──────── GIVEN ENTRIES ────────

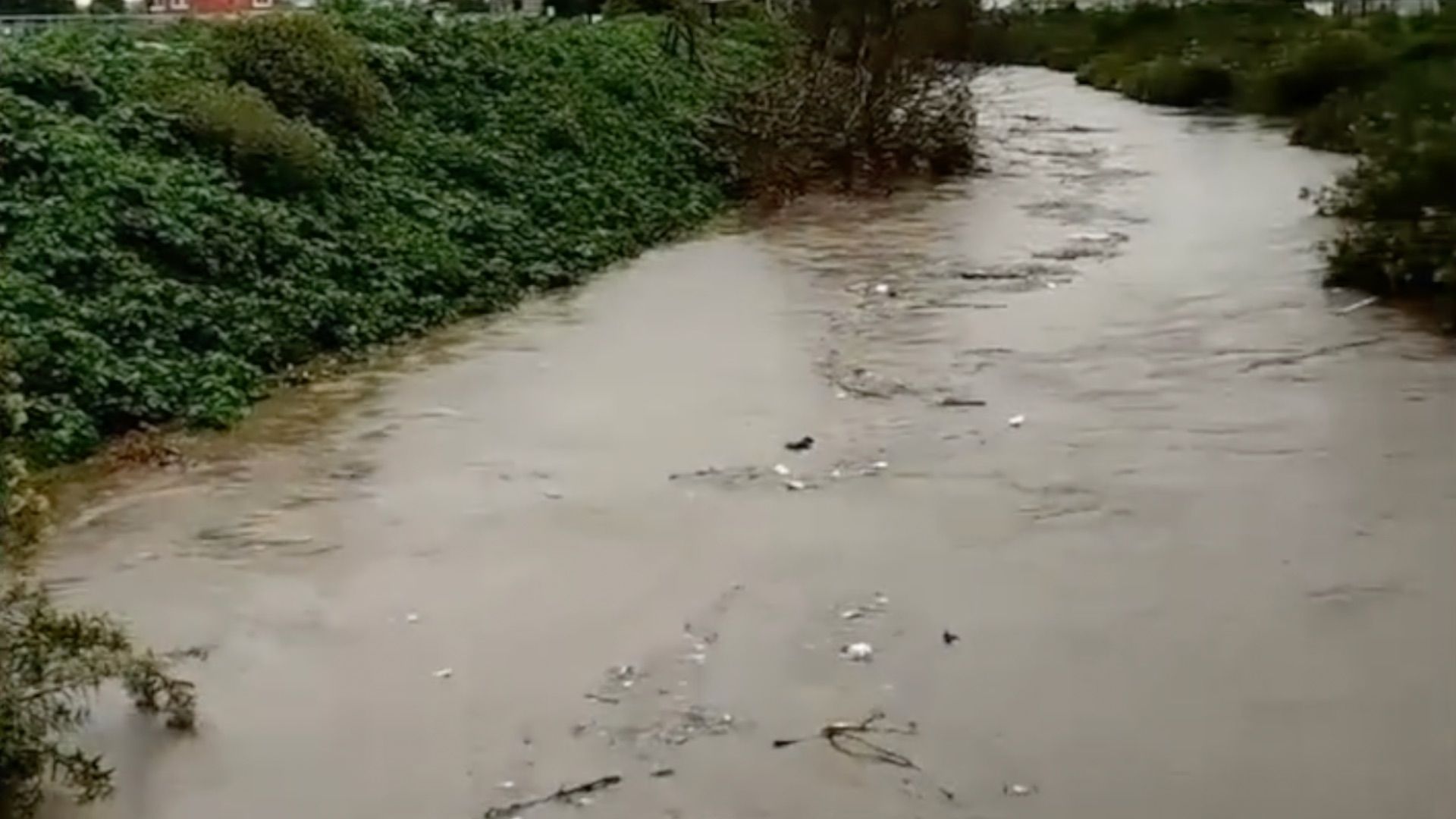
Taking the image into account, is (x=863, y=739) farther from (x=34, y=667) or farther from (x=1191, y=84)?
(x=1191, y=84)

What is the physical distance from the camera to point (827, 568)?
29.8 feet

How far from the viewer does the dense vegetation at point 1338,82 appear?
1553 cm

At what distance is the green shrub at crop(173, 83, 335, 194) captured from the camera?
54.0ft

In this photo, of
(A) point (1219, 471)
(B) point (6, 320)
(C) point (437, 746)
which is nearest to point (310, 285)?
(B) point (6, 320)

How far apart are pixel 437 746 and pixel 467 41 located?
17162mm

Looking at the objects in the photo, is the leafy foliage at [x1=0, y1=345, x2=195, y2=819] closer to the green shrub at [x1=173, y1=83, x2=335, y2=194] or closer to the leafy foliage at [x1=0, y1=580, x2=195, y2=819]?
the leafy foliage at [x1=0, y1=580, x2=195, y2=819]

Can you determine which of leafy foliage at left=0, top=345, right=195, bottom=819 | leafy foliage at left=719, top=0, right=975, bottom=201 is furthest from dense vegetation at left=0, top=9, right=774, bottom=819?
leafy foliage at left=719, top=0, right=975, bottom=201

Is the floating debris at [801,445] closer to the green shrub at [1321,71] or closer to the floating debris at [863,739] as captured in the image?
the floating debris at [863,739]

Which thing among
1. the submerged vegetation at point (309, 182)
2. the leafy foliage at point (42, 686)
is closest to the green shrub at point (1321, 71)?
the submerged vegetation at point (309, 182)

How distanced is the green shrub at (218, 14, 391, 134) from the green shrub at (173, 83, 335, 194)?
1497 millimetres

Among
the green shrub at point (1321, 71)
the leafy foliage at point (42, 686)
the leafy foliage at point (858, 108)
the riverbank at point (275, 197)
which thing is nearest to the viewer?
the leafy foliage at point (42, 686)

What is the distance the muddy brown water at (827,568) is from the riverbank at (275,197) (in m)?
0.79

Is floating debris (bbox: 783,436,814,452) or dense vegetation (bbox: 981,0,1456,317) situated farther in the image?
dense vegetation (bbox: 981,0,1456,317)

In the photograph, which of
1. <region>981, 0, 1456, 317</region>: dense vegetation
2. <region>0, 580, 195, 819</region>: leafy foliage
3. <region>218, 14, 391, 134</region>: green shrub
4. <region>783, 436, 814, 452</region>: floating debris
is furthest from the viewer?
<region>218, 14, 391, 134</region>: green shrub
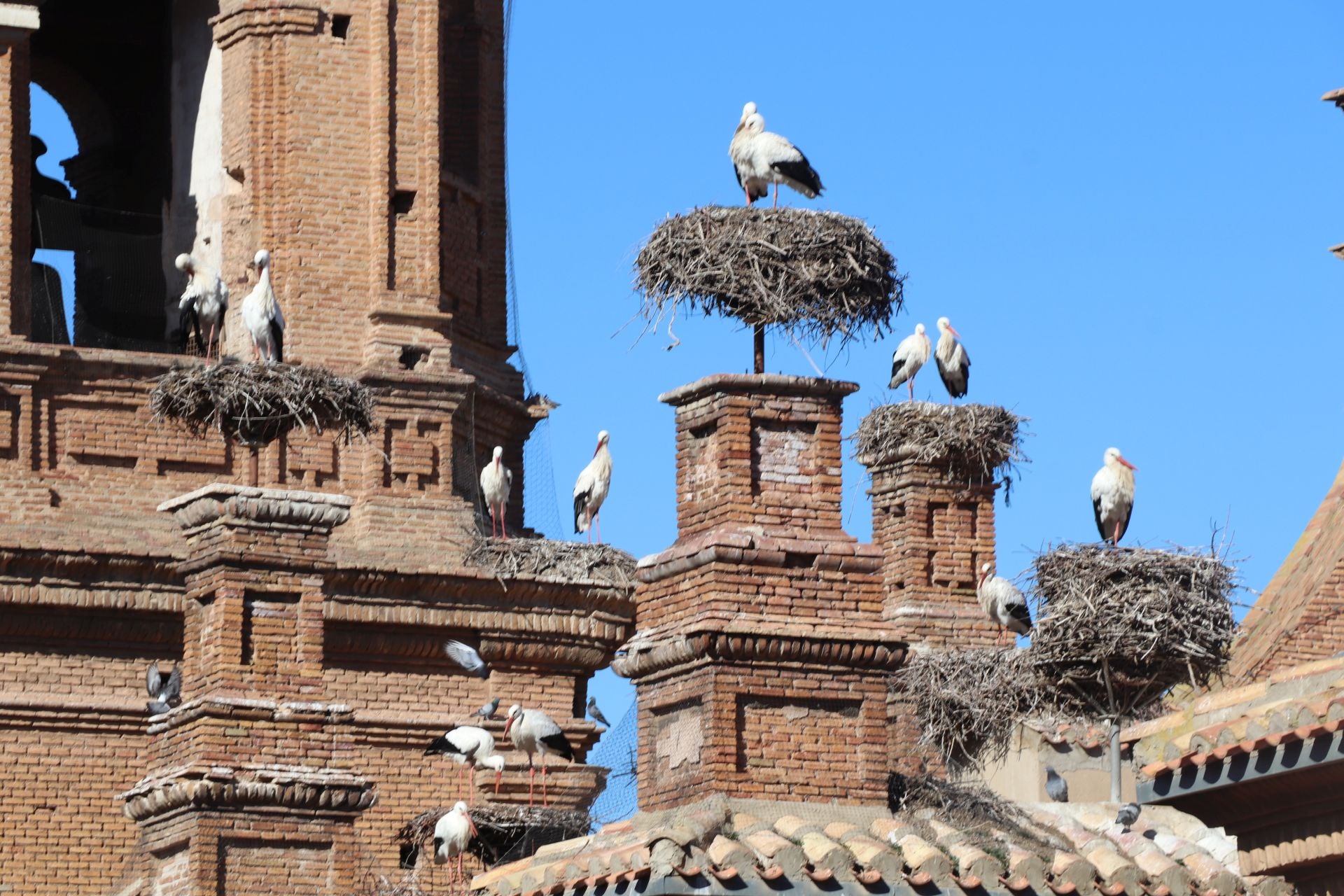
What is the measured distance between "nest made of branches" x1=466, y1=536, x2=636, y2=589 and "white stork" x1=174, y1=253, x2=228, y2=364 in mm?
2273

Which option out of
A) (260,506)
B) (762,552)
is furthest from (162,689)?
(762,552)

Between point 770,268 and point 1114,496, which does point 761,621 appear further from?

────────

=== TASK DETAILS ===
Reproduce every entry above word for word, leaving out the pictures.

=== SOLUTION FOR THIS TASK ===
Taking the image into account, is (x=863, y=739) farther from (x=34, y=667) or farther from (x=1191, y=84)?
(x=1191, y=84)

What is the physical distance from the camera to point (827, 568)?
29.8 feet

How far from the viewer does the dense vegetation at point 1338,82 appear?
1553 cm

At what distance is the green shrub at crop(173, 83, 335, 194) captured from the camera?
54.0ft

In this photo, of
(A) point (1219, 471)
(B) point (6, 320)
(C) point (437, 746)
which is nearest to point (310, 285)?
(B) point (6, 320)

How far apart are pixel 437 746 and pixel 467 41 located?
17162mm

Looking at the objects in the photo, is the leafy foliage at [x1=0, y1=345, x2=195, y2=819] closer to the green shrub at [x1=173, y1=83, x2=335, y2=194] or closer to the leafy foliage at [x1=0, y1=580, x2=195, y2=819]?
the leafy foliage at [x1=0, y1=580, x2=195, y2=819]

Can you determine which of leafy foliage at left=0, top=345, right=195, bottom=819 | leafy foliage at left=719, top=0, right=975, bottom=201 is furthest from dense vegetation at left=0, top=9, right=774, bottom=819?
leafy foliage at left=719, top=0, right=975, bottom=201

Is the floating debris at [801,445] closer to the green shrub at [1321,71] or closer to the floating debris at [863,739] as captured in the image?
the floating debris at [863,739]

Which thing among
1. the submerged vegetation at point (309, 182)
2. the leafy foliage at point (42, 686)
is closest to the green shrub at point (1321, 71)?
the submerged vegetation at point (309, 182)

How distanced is the green shrub at (218, 14, 391, 134) from the green shrub at (173, 83, 335, 194)?
1497 millimetres

Among
the green shrub at point (1321, 71)
the leafy foliage at point (42, 686)
the leafy foliage at point (858, 108)
the riverbank at point (275, 197)
which thing is nearest to the viewer?
the leafy foliage at point (42, 686)

What is the distance the muddy brown water at (827,568) is from the riverbank at (275,197) (in m)?
0.79

Is floating debris (bbox: 783,436,814,452) or dense vegetation (bbox: 981,0,1456,317) situated farther in the image?
dense vegetation (bbox: 981,0,1456,317)

In the photograph, which of
1. <region>981, 0, 1456, 317</region>: dense vegetation
2. <region>0, 580, 195, 819</region>: leafy foliage
3. <region>218, 14, 391, 134</region>: green shrub
4. <region>783, 436, 814, 452</region>: floating debris
is furthest from the viewer?
<region>218, 14, 391, 134</region>: green shrub
What is the measured distance between "nest made of branches" x1=466, y1=536, x2=636, y2=589 and "white stork" x1=174, y1=253, x2=228, y2=364 in mm?
2273

Which option out of
A) (260,506)
B) (762,552)
is furthest from (162,689)?
(762,552)

Between point 770,268 and point 1114,496, which does point 761,621 appear further from?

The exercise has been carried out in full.